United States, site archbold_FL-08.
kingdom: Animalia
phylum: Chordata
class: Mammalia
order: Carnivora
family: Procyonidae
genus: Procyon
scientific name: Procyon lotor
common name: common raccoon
........
WHAT YOU HAVE TO DO: Write out the records above exactly as given.

EXERCISE RESULT:
United States, site archbold_FL-08.
kingdom: Animalia
phylum: Chordata
class: Mammalia
order: Carnivora
family: Procyonidae
genus: Procyon
scientific name: Procyon lotor
common name: common raccoon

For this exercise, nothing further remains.